__Page extract__.
⟨

My defense mechanism is to repress my sex drive almost entirely. I'm just...not in the mood. :dontknow:

Help?
 
I wish there was some way to describe how well I understand what you're saying. I've been married over six years and my husband and I have always struggled with this. I'm currently going to a sex therapist and learning a lot. But I'm willing to talk more about it (I have TONS to say), but not sure about doing that publically. So feel free to PM me. THANK YOU for bringing this up!!!
 
You are so not alone. I suffer with this too. I physically have no sex drive and the thought of if often just makes me feel literally anxious even still with therapy. I think if I ever get into an intimate relationship i may need sex therapy but how do you explain that or try to start a new relationship with this type of thing..I find it very embarassing and like a :crazy:failure. If you get some answers please share them with me.
 
I spent my last relationship the same way. I couldn't stand the thought of anything sexual with him. At first I felt guilty and would try for his sake, but I could never make myself enjoy it and it was just a disaster. So I just accepted my lack of sex drive and we essentially just became friends. He stopped asking or initiating anything because there was no point and I just settled into our relationship as if we were good friends. We eventually just had a discussion where we realized that we were no longer in an intimate relationship and decided to just be friends. We're still friends and it's great, I can talk to him about this stuff because he was there for some of it. That actually kind of worked out in my case, but in yours it wouldn't.

It makes it much harder when on top of everything you're dealing with you feel guilty for bringing it into someone else's life as well. It helps to have someone very understanding though. Someone you love and feel comfortable with and who is receptive enough to know when not to try and when to stop. I'm in a different relationship now with someone who admits to not knowing what I'm going through, but who knows me well enough and respects me enough to know when to step back. I feel like I have finally found a good balance. I hope you manage to get to the same point. I just accepted that it would be hard and that there would be times when he might want more and when I might feel guilty, but I know that we both love each other enough to get through those times. Some times I have to make an effort to start something knowing that once we get started I will enjoy it and it will be worth it. He's not the one who hurt me.

⟩

__Questions to answer__.
[A] Please condense the paragraph of the low sex drive thread that begins "I spent my last relationship the same way" into a short bulleted list that keeps its main facts.
[B] Extend the low sex drive thread, starting after the sentence "He's not the one who hurt me."
The material after this point is separate from the low sex drive thread.

__Data shown__.
⟨

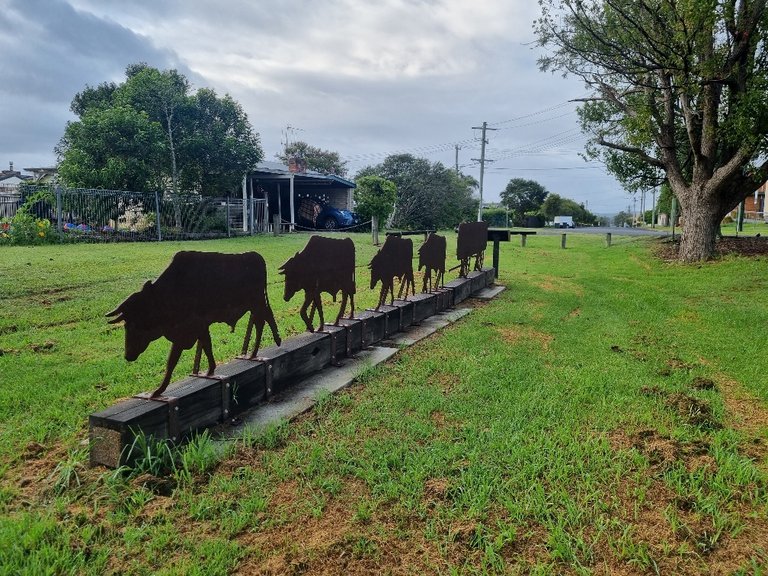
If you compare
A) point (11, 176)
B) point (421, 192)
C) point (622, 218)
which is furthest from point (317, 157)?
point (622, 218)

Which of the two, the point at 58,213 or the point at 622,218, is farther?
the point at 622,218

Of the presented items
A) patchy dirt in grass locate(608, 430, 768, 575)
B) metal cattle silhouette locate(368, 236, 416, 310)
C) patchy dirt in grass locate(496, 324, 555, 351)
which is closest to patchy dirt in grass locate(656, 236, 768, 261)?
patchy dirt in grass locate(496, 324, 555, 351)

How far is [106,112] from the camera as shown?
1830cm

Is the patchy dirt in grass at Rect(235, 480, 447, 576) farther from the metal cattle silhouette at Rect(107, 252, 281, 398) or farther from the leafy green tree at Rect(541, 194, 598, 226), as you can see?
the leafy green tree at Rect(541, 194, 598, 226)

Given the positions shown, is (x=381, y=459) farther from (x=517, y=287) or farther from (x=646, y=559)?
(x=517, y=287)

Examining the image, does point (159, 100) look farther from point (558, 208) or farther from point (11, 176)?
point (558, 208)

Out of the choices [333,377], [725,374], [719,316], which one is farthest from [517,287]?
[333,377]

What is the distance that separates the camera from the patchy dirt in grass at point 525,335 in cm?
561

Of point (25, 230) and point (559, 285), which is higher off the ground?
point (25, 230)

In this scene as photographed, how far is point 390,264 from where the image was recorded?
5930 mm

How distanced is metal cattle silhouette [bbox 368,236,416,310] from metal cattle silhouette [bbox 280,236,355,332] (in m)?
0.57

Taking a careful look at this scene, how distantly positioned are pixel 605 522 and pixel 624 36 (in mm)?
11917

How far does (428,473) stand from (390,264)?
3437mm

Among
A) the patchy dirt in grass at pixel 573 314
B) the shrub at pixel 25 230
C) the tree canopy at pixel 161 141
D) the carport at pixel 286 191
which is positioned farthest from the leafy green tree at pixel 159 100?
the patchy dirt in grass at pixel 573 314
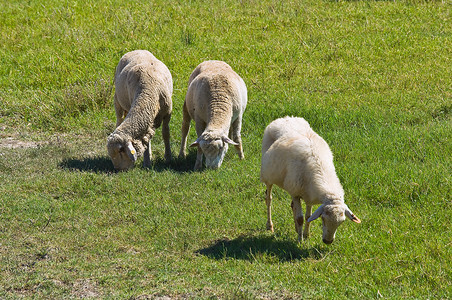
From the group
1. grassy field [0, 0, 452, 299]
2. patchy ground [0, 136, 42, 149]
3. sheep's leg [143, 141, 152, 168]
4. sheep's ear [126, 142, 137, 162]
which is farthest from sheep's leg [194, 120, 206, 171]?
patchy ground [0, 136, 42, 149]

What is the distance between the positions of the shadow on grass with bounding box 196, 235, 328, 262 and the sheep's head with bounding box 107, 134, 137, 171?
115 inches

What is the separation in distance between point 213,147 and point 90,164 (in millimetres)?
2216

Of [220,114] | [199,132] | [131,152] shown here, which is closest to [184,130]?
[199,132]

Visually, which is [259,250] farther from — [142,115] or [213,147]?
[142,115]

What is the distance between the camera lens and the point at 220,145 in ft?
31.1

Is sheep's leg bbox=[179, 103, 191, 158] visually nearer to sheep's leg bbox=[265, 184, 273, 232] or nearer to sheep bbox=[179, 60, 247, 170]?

⟩

__Exercise results__.
[A]
- In a past relationship, the writer could not stand the thought of anything sexual with the partner.
- At first the writer felt guilty and tried for his sake, but never enjoyed it, and it was a disaster.
- The writer accepted the lack of sex drive. He stopped asking or initiating, and the two essentially became friends.
- They eventually talked, agreed they were no longer in an intimate relationship, and decided to be friends.
- They are still friends. The writer can talk to him about this because he was there for some of it.
- It worked out in the writer's case but would not for the person being addressed.

[B]
I hope things work out with you. Intimacy is an important part of a relationship and I hope you can find it in yours.
 
Many of us with PTSD have this problem. I had a discussion with my DH about this and reminded him that I don't want to feel like an object, a semen recepticle, or just someone to screw once a week. I am a whole person and gave him reminders of my childhood that made him realize why he has to be careful with me.

I am also taking an antidepressant so I have no sex drive to speak of. So it seems that I never want sex, and I am just available when he wants sex.

I don't disassociate when we have sex, but my mind wanders to things like the grocery list.
 
I can relate to all of you. It's a shame that we have this problem.......it is really tough. My husband is very understanding most of the time.......but, he does get tired of going through this with me.......and I can't blame the poor man.
 
Any time my husband touches me, my instinctive reaction is fear and anger, as though I were being violated. If I can grit my teeth and force myself to stop thinking, then it becomes everything I want it to be. Most of the time, though, I'll curl into a ball, cry, cringe, or have a flashback instead.

I wonder what would happen if you told him what was going on in the moment when you feel fear? If he comforts you--takes sex off the table for a bit--do you feel safer, safe enough to initiate continuing intimacy? This makes me think of how in therapy I often have to go forward with a discussion, and then pause it to recover my sense of safety, and then I feel safe enough to continue. It's a slow, halting process, but it eventually works because I am in control the whole time. While it's good that you can grit your teeth to get over the feelings, there might be another way through them?